- **Supplied data**:
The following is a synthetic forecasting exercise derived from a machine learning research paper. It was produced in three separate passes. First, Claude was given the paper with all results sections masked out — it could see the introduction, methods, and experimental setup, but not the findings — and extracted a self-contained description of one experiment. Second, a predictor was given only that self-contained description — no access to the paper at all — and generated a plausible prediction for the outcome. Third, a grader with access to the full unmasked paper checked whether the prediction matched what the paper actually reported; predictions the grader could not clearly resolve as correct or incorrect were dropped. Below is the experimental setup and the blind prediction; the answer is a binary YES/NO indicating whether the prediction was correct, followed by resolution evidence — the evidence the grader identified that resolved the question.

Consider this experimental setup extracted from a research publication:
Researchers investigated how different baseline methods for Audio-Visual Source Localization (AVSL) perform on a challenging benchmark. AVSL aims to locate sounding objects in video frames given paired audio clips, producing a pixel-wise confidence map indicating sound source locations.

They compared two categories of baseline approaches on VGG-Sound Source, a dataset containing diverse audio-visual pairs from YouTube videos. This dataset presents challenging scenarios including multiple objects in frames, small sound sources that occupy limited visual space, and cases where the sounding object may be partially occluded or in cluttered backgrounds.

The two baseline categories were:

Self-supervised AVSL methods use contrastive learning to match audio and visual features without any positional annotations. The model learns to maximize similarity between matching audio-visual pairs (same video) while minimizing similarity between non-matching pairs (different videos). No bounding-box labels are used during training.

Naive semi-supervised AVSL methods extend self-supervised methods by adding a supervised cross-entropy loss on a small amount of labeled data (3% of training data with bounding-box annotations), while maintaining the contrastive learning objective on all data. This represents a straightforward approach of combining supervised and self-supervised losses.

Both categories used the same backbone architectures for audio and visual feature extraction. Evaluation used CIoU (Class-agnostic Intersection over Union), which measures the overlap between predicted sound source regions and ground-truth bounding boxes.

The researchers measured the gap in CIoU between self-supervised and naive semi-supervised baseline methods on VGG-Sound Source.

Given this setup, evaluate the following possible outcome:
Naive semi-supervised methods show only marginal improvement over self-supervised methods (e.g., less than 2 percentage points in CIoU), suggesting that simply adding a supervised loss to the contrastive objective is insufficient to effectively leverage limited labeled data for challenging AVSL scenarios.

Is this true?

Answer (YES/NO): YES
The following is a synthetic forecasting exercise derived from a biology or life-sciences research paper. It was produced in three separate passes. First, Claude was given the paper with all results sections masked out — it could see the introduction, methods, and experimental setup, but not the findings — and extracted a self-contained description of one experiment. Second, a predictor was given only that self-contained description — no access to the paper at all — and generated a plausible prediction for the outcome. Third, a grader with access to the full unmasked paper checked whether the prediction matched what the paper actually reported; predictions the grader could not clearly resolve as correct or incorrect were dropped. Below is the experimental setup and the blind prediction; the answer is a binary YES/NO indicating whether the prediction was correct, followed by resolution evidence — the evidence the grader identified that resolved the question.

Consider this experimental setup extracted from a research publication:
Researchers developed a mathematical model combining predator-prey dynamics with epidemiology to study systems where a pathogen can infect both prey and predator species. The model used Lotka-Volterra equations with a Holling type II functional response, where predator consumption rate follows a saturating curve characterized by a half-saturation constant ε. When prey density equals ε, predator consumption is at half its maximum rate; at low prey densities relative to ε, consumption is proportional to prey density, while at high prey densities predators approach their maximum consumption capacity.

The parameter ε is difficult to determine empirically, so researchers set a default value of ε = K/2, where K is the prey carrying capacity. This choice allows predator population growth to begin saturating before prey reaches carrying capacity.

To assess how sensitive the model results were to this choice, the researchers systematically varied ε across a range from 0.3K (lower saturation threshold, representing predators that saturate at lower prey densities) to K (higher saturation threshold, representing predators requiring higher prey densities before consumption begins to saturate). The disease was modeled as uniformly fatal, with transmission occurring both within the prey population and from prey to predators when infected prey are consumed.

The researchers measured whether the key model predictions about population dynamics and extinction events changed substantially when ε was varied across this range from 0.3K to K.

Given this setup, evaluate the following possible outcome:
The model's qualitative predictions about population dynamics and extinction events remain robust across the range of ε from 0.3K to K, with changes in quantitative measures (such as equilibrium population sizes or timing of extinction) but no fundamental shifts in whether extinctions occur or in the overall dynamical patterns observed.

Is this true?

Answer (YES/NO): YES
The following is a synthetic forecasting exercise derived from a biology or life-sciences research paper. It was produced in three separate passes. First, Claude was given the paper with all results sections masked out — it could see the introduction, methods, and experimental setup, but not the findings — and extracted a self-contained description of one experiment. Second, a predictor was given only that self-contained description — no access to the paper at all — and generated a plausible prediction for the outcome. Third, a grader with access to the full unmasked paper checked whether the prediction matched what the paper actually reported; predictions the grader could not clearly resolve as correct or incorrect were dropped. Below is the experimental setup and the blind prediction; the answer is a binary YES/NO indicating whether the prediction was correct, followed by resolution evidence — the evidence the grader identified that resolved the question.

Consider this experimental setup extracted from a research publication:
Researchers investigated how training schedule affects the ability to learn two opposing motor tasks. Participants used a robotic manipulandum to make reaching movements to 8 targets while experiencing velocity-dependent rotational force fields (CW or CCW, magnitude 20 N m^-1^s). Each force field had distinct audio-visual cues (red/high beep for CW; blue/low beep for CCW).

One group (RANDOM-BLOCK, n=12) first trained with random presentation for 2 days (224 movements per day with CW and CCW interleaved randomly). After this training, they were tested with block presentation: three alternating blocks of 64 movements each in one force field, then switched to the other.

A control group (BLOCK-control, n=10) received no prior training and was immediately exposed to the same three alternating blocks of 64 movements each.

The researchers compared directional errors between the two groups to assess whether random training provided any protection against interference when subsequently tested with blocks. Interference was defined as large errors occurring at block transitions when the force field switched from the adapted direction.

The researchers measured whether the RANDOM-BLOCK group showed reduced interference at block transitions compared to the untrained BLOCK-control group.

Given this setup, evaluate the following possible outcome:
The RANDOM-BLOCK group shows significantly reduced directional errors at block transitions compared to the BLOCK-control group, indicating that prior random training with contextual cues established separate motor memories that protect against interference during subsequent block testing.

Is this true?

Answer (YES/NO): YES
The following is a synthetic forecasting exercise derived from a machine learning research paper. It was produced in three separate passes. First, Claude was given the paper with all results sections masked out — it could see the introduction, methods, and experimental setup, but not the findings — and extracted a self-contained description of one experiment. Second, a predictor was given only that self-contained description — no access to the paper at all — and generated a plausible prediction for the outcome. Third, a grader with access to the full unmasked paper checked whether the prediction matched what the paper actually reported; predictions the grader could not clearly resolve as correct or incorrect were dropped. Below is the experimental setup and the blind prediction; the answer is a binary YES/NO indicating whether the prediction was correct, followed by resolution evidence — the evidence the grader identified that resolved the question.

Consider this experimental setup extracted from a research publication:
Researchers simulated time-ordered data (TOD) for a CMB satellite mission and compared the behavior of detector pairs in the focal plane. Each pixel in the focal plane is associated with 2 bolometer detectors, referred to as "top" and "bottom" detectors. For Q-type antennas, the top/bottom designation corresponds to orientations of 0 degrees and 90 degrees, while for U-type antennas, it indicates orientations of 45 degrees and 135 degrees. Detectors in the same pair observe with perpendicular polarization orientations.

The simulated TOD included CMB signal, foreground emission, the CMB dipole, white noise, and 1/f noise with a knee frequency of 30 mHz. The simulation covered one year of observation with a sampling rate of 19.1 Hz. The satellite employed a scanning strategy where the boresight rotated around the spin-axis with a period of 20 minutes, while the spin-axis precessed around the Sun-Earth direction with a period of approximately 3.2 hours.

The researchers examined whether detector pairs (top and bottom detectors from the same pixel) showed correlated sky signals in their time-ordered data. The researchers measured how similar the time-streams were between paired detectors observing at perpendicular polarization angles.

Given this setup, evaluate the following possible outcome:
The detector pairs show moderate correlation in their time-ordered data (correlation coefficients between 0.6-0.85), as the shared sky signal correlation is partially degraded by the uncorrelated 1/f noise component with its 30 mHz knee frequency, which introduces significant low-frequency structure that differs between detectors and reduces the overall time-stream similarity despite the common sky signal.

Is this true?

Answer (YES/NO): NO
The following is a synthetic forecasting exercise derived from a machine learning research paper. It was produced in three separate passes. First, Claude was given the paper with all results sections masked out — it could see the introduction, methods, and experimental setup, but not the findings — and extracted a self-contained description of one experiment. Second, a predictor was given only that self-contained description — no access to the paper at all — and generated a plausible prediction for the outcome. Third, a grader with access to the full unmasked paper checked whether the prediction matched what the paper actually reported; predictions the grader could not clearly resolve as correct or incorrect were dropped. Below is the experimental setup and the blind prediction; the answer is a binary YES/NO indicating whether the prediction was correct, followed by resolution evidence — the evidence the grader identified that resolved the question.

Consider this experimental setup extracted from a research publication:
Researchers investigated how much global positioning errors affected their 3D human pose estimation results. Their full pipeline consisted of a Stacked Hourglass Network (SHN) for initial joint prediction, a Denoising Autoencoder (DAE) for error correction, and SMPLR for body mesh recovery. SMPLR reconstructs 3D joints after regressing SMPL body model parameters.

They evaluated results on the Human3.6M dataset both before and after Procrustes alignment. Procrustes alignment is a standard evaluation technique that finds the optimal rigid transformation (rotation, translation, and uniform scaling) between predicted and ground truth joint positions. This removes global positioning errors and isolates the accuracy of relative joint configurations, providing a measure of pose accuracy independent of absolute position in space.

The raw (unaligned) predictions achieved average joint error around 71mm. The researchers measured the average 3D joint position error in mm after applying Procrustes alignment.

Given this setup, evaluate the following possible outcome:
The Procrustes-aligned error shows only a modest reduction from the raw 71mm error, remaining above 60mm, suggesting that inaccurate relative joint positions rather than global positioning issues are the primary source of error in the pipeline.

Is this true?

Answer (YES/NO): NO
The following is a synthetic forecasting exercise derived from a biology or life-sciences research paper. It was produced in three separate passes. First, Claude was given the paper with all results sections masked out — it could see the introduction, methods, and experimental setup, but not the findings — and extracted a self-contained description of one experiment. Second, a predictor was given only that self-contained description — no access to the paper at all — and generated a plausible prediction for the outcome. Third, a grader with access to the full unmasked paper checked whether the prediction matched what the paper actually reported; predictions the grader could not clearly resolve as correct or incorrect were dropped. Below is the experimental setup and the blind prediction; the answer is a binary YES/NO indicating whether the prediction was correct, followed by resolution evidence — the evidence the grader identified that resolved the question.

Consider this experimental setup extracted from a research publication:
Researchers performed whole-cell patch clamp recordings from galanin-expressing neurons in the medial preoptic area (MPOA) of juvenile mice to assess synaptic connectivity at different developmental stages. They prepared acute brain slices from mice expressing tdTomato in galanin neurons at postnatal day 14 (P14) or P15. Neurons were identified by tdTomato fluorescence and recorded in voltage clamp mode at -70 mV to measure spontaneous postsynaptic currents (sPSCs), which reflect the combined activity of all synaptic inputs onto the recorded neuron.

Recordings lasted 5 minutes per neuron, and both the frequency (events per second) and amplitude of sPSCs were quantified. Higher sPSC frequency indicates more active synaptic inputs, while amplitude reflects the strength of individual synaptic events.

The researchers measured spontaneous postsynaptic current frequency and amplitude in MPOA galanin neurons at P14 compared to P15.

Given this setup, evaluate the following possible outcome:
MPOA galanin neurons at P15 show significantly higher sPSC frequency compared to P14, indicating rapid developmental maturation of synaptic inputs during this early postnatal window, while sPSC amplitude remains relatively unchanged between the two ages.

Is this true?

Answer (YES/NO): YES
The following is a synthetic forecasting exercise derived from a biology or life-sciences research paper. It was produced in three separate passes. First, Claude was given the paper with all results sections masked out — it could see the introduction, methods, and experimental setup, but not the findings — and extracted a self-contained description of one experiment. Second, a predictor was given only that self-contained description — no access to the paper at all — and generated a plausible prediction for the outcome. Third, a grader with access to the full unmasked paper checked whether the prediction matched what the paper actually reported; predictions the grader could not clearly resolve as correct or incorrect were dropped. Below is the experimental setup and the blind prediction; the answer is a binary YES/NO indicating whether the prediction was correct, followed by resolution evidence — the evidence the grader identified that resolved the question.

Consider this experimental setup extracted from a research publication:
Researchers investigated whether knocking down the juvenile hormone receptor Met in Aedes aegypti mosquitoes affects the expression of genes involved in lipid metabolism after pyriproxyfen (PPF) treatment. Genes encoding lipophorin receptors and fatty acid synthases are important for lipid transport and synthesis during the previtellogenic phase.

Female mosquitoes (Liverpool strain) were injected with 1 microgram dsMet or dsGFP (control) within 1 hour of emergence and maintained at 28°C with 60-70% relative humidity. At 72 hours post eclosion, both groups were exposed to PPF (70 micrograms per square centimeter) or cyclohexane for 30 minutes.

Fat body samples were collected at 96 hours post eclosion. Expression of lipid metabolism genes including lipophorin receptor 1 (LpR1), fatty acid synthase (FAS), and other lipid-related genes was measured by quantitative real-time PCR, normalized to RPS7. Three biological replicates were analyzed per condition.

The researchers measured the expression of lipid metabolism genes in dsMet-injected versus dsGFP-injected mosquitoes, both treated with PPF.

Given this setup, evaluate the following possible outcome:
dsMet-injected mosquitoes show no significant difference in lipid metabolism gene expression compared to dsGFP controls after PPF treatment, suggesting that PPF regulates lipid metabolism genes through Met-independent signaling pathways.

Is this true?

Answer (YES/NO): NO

- **Task details**: Search the data above for the string "CIoU" and return every line that has it.

- **Exercise output**:
Both categories used the same backbone architectures for audio and visual feature extraction. Evaluation used CIoU (Class-agnostic Intersection over Union), which measures the overlap between predicted sound source regions and ground-truth bounding boxes.
The researchers measured the gap in CIoU between self-supervised and naive semi-supervised baseline methods on VGG-Sound Source.
Naive semi-supervised methods show only marginal improvement over self-supervised methods (e.g., less than 2 percentage points in CIoU), suggesting that simply adding a supervised loss to the contrastive objective is insufficient to effectively leverage limited labeled data for challenging AVSL scenarios.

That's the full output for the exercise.